STATED PROBLEM: Locate each line in the entries below that contains the string "field" and copy those lines. Treat uppercase and lowercase letters as different.

ENTRIES:
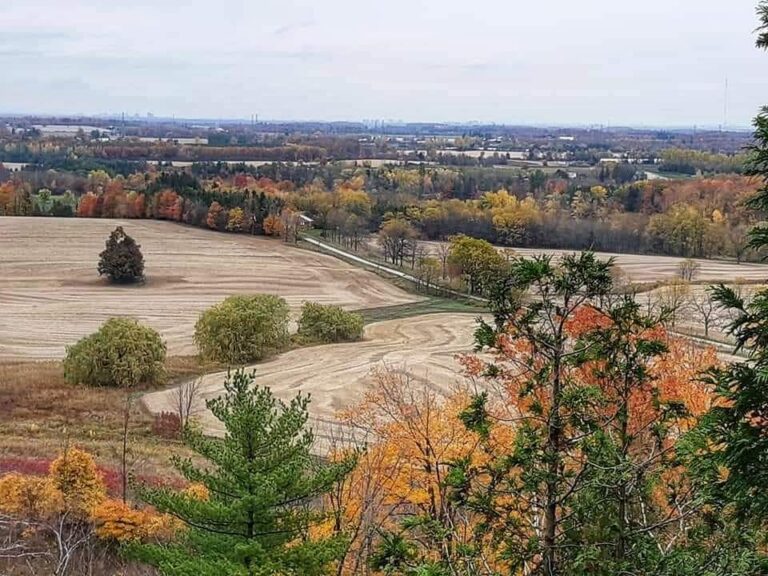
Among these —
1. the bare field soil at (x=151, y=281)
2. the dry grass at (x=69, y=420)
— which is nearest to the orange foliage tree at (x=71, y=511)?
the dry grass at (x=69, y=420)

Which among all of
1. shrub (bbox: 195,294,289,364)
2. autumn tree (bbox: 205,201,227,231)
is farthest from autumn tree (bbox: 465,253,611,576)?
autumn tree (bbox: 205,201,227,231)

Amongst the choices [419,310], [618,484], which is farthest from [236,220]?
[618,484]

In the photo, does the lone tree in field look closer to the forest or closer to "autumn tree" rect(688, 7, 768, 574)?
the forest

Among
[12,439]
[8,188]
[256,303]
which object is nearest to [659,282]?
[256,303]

--

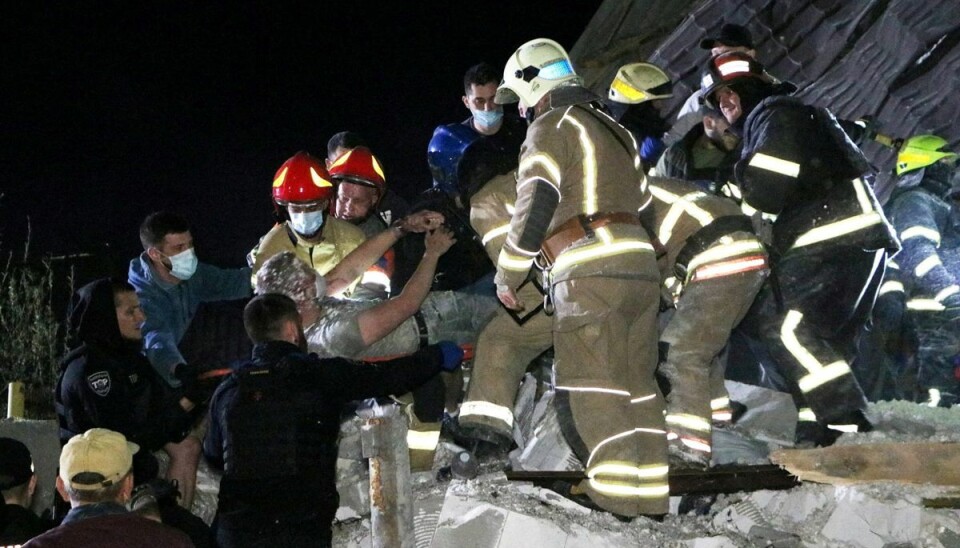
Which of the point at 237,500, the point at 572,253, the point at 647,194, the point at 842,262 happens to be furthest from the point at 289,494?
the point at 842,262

EXERCISE OUTPUT:
1. the bare field soil at (x=151, y=281)
In the photo, does the lone tree in field look closer to the forest or closer to "autumn tree" rect(688, 7, 768, 574)?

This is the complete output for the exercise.